# [How to complete this task]
Below are records to be repeated in full. Give them exactly.

________

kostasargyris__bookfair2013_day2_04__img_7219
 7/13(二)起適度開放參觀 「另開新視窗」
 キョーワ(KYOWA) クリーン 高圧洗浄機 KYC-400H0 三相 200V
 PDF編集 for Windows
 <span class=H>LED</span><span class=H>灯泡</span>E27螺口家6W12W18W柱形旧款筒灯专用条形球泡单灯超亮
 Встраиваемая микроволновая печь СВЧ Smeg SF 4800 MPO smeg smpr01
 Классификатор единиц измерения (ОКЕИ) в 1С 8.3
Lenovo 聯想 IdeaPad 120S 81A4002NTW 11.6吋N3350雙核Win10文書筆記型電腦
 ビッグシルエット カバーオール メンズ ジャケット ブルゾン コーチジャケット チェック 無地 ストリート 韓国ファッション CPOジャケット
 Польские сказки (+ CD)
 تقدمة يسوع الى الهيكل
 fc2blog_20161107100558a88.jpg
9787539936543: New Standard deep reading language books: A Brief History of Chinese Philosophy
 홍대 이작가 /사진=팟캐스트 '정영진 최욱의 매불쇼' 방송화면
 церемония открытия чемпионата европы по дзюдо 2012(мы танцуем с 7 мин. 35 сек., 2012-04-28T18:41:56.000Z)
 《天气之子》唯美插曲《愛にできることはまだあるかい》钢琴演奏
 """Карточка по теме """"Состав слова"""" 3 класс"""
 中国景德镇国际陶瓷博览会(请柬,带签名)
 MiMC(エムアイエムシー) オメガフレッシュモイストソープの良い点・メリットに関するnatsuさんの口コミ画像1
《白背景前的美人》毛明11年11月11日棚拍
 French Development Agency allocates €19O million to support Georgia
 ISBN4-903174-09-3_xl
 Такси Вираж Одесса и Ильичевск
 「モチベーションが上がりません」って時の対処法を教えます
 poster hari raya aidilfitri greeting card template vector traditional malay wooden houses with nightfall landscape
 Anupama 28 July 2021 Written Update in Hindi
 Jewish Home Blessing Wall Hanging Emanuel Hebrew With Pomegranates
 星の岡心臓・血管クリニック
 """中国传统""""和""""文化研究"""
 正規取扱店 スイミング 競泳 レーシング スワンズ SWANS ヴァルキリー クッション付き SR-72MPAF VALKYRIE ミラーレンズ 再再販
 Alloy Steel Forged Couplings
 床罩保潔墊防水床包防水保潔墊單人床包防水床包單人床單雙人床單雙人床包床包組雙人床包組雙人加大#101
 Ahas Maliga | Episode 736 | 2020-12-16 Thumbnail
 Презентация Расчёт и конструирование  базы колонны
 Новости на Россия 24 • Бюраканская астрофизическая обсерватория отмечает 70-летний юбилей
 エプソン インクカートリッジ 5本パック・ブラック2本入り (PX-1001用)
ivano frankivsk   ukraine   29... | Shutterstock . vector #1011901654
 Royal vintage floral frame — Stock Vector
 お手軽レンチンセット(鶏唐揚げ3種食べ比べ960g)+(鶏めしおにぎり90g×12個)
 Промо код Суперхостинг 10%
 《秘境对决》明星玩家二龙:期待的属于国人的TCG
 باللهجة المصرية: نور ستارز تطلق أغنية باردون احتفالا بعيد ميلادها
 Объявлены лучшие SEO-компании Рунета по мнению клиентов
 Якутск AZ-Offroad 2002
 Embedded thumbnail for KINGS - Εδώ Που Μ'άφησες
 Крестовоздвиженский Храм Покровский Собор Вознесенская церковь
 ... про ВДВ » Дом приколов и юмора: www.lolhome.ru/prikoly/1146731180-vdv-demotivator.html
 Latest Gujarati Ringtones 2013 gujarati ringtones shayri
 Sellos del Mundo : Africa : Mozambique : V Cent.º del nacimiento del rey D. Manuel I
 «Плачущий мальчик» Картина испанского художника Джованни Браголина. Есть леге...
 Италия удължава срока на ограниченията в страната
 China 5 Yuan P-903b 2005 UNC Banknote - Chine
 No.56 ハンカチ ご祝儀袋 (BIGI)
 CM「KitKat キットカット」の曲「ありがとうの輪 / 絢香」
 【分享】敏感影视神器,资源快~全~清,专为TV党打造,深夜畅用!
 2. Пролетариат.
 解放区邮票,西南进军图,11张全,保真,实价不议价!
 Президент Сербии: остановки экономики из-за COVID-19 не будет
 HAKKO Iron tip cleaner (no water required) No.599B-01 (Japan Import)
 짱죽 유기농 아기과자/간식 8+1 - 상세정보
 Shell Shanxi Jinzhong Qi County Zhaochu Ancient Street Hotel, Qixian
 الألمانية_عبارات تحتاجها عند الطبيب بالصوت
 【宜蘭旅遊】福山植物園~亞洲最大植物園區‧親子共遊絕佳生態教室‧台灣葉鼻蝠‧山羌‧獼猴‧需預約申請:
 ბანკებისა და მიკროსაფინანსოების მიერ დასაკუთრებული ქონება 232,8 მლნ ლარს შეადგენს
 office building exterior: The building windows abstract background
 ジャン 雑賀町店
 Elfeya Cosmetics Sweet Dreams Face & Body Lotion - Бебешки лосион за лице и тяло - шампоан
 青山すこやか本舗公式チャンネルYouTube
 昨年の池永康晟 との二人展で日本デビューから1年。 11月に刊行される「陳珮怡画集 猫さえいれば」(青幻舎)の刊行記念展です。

________

# [Result]
kostasargyris__bookfair2013_day2_04__img_7219
 7/13(二)起適度開放參觀 「另開新視窗」
 キョーワ(KYOWA) クリーン 高圧洗浄機 KYC-400H0 三相 200V
 PDF編集 for Windows
 <span class=H>LED</span><span class=H>灯泡</span>E27螺口家6W12W18W柱形旧款筒灯专用条形球泡单灯超亮
 Встраиваемая микроволновая печь СВЧ Smeg SF 4800 MPO smeg smpr01
 Классификатор единиц измерения (ОКЕИ) в 1С 8.3
Lenovo 聯想 IdeaPad 120S 81A4002NTW 11.6吋N3350雙核Win10文書筆記型電腦
 ビッグシルエット カバーオール メンズ ジャケット ブルゾン コーチジャケット チェック 無地 ストリート 韓国ファッション CPOジャケット
 Польские сказки (+ CD)
 تقدمة يسوع الى الهيكل
 fc2blog_20161107100558a88.jpg
9787539936543: New Standard deep reading language books: A Brief History of Chinese Philosophy
 홍대 이작가 /사진=팟캐스트 '정영진 최욱의 매불쇼' 방송화면
 церемония открытия чемпионата европы по дзюдо 2012(мы танцуем с 7 мин. 35 сек., 2012-04-28T18:41:56.000Z)
 《天气之子》唯美插曲《愛にできることはまだあるかい》钢琴演奏
 """Карточка по теме """"Состав слова"""" 3 класс"""
 中国景德镇国际陶瓷博览会(请柬,带签名)
 MiMC(エムアイエムシー) オメガフレッシュモイストソープの良い点・メリットに関するnatsuさんの口コミ画像1
《白背景前的美人》毛明11年11月11日棚拍
 French Development Agency allocates €19O million to support Georgia
 ISBN4-903174-09-3_xl
 Такси Вираж Одесса и Ильичевск
 「モチベーションが上がりません」って時の対処法を教えます
 poster hari raya aidilfitri greeting card template vector traditional malay wooden houses with nightfall landscape
 Anupama 28 July 2021 Written Update in Hindi
 Jewish Home Blessing Wall Hanging Emanuel Hebrew With Pomegranates
 星の岡心臓・血管クリニック
 """中国传统""""和""""文化研究"""
 正規取扱店 スイミング 競泳 レーシング スワンズ SWANS ヴァルキリー クッション付き SR-72MPAF VALKYRIE ミラーレンズ 再再販
 Alloy Steel Forged Couplings
 床罩保潔墊防水床包防水保潔墊單人床包防水床包單人床單雙人床單雙人床包床包組雙人床包組雙人加大#101
 Ahas Maliga | Episode 736 | 2020-12-16 Thumbnail
 Презентация Расчёт и конструирование  базы колонны
 Новости на Россия 24 • Бюраканская астрофизическая обсерватория отмечает 70-летний юбилей
 エプソン インクカートリッジ 5本パック・ブラック2本入り (PX-1001用)
ivano frankivsk   ukraine   29... | Shutterstock . vector #1011901654
 Royal vintage floral frame — Stock Vector
 お手軽レンチンセット(鶏唐揚げ3種食べ比べ960g)+(鶏めしおにぎり90g×12個)
 Промо код Суперхостинг 10%
 《秘境对决》明星玩家二龙:期待的属于国人的TCG
 باللهجة المصرية: نور ستارز تطلق أغنية باردون احتفالا بعيد ميلادها
 Объявлены лучшие SEO-компании Рунета по мнению клиентов
 Якутск AZ-Offroad 2002
 Embedded thumbnail for KINGS - Εδώ Που Μ'άφησες
 Крестовоздвиженский Храм Покровский Собор Вознесенская церковь
 ... про ВДВ » Дом приколов и юмора: www.lolhome.ru/prikoly/1146731180-vdv-demotivator.html
 Latest Gujarati Ringtones 2013 gujarati ringtones shayri
 Sellos del Mundo : Africa : Mozambique : V Cent.º del nacimiento del rey D. Manuel I
 «Плачущий мальчик» Картина испанского художника Джованни Браголина. Есть леге...
 Италия удължава срока на ограниченията в страната
 China 5 Yuan P-903b 2005 UNC Banknote - Chine
 No.56 ハンカチ ご祝儀袋 (BIGI)
 CM「KitKat キットカット」の曲「ありがとうの輪 / 絢香」
 【分享】敏感影视神器,资源快~全~清,专为TV党打造,深夜畅用!
 2. Пролетариат.
 解放区邮票,西南进军图,11张全,保真,实价不议价!
 Президент Сербии: остановки экономики из-за COVID-19 не будет
 HAKKO Iron tip cleaner (no water required) No.599B-01 (Japan Import)
 짱죽 유기농 아기과자/간식 8+1 - 상세정보
 Shell Shanxi Jinzhong Qi County Zhaochu Ancient Street Hotel, Qixian
 الألمانية_عبارات تحتاجها عند الطبيب بالصوت
 【宜蘭旅遊】福山植物園~亞洲最大植物園區‧親子共遊絕佳生態教室‧台灣葉鼻蝠‧山羌‧獼猴‧需預約申請:
 ბანკებისა და მიკროსაფინანსოების მიერ დასაკუთრებული ქონება 232,8 მლნ ლარს შეადგენს
 office building exterior: The building windows abstract background
 ジャン 雑賀町店
 Elfeya Cosmetics Sweet Dreams Face & Body Lotion - Бебешки лосион за лице и тяло - шампоан
 青山すこやか本舗公式チャンネルYouTube
 昨年の池永康晟 との二人展で日本デビューから1年。 11月に刊行される「陳珮怡画集 猫さえいれば」(青幻舎)の刊行記念展です。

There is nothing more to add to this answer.